Fui dar uma ajudinha para a minha memória e descobri que o tal filme foi lançado em 12 de setembro de 1958, tendo dois diretores: Irvin Yeaworth e Russell Doughten. No papel principal estava Steve McQueen e Aneta Corsaut era a mocinha, pois sempre tinha que existir uma em perigo para ser salva pelo protagonista em algum momento. Depois disso, em 1972, lançaram uma sequência sua: Beware! The Blob (Cuidado! A Bolha). Essa foi dirigida por Larry Hagman, sendo seu primeiro longa. Não se tratava de um remake e sim de uma continuidade ao que havia sido contado no anterior. Desta vez a criatura viscosa ataca um subúrbio de Los Angeles, o que não deixava de ser bom porque assim talvez as suas vítimas fossem na maioria latinos. Nos papéis principais, Robert Walker Jr. e Cindy Girling.

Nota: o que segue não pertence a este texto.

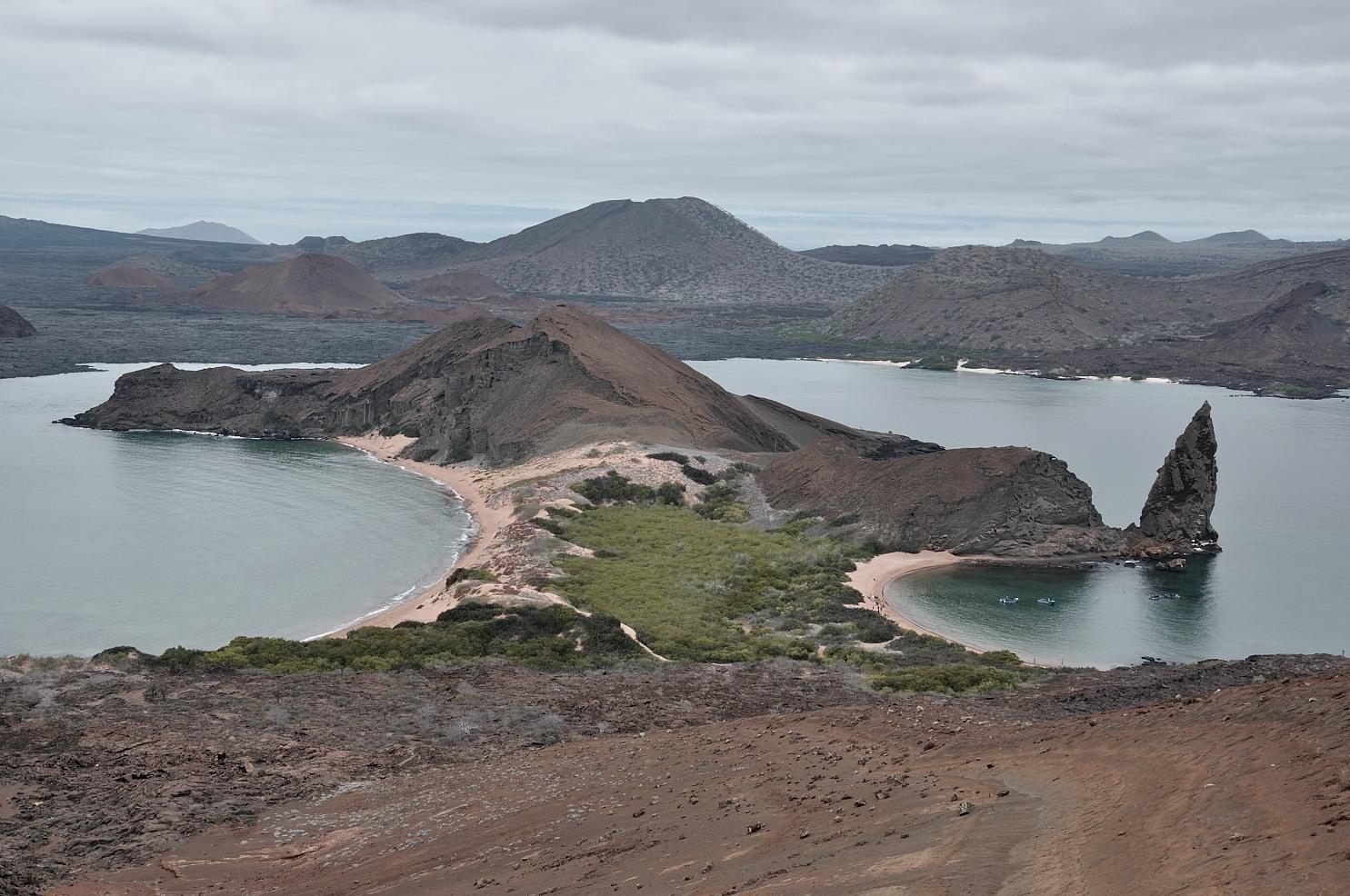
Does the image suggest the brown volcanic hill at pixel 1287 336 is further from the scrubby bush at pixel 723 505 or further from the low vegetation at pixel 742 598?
the low vegetation at pixel 742 598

Exatos 30 anos depois da estreia, a substância ressurge no cinema com o mesmo título simplificado de The Blob (A Bolha). A principal diferença é que a narrativa mudou-se para outro ponto da Califórnia. Vejam que esses perigos espaciais nunca pousam em países da América do Sul, talvez para que tenham um adversário à altura. Mas, o ser disforme continua crescendo conforme devora todas as vidas que encontra pela frente. Dirigido por Chuck Russell, tem Kevin Dillon e Shawnee Smith nos papéis principais. Esse adaptado às “exigências” das propostas hollywoodianas recentes, onde nada é produzido sem perseguições, explosões, gritos e o máximo de desespero.

Uma das características do cinema estadunidense é que o inimigo sempre é externo. É bem mais difícil que o perigo seja interno, da sua própria nação, ou um drama psicológico, apontando as contradições humanas que todos nós temos e vivenciamos. Isso, quando abordado, tende a possibilitar obras de melhor qualidade, uma vez que isso seja feito com propriedade, com rigor não apenas técnico. Agora, basta se pensar em tudo aquilo que nos foi imposto desde as nossas infâncias e se percebe, com um mínimo de atenção, que existe método e interesse na situação essa bem mais banal. Nos westerns os bravos conquistadores brancos tinham pela frente os bárbaros peles-vermelhas. E dê-lhe matar todos os índios que fosse possível. Esses só sobreviviam se fossem “domesticados”, como o Tonto, fiel amigo e escudeiro do Zorro dos gibis – que aliás era um herói falso, que foi copiado do Zorro primeiro e verdadeiro, identidade secreta do nobre espanhol Don Diego de La Veja, um combatente das injustiças sociais, espécie de “Robin Hood mexicano”.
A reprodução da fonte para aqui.